- WORK INSTRUCTIONS
Exactly as given, restate each record that follows.

[[ INFORMATION SHOWN, beginning ]]

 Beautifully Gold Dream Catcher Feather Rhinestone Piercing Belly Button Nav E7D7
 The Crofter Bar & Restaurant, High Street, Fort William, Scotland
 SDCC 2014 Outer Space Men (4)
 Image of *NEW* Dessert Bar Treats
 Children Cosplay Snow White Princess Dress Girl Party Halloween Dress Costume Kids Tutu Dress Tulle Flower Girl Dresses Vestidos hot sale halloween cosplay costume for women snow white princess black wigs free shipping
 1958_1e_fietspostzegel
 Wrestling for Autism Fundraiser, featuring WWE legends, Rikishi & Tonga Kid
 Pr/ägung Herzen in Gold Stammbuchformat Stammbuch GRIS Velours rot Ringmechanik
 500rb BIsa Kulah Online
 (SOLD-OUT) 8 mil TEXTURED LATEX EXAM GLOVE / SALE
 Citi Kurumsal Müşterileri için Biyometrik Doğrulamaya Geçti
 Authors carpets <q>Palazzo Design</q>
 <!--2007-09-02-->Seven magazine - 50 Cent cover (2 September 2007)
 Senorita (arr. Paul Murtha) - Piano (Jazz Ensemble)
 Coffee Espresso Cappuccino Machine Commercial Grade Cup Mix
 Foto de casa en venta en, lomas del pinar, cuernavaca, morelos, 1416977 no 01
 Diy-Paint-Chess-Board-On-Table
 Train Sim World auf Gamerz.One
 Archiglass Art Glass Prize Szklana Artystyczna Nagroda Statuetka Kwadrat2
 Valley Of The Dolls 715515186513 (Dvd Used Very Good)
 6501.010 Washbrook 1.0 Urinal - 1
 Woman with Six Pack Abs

[[ INFORMATION SHOWN, end ]]

- TASK RESULT
 Beautifully Gold Dream Catcher Feather Rhinestone Piercing Belly Button Nav E7D7
 The Crofter Bar & Restaurant, High Street, Fort William, Scotland
 SDCC 2014 Outer Space Men (4)
 Image of *NEW* Dessert Bar Treats
 Children Cosplay Snow White Princess Dress Girl Party Halloween Dress Costume Kids Tutu Dress Tulle Flower Girl Dresses Vestidos hot sale halloween cosplay costume for women snow white princess black wigs free shipping
 1958_1e_fietspostzegel
 Wrestling for Autism Fundraiser, featuring WWE legends, Rikishi & Tonga Kid
 Pr/ägung Herzen in Gold Stammbuchformat Stammbuch GRIS Velours rot Ringmechanik
 500rb BIsa Kulah Online
 (SOLD-OUT) 8 mil TEXTURED LATEX EXAM GLOVE / SALE
 Citi Kurumsal Müşterileri için Biyometrik Doğrulamaya Geçti
 Authors carpets <q>Palazzo Design</q>
 <!--2007-09-02-->Seven magazine - 50 Cent cover (2 September 2007)
 Senorita (arr. Paul Murtha) - Piano (Jazz Ensemble)
 Coffee Espresso Cappuccino Machine Commercial Grade Cup Mix
 Foto de casa en venta en, lomas del pinar, cuernavaca, morelos, 1416977 no 01
 Diy-Paint-Chess-Board-On-Table
 Train Sim World auf Gamerz.One
 Archiglass Art Glass Prize Szklana Artystyczna Nagroda Statuetka Kwadrat2
 Valley Of The Dolls 715515186513 (Dvd Used Very Good)
 6501.010 Washbrook 1.0 Urinal - 1
 Woman with Six Pack Abs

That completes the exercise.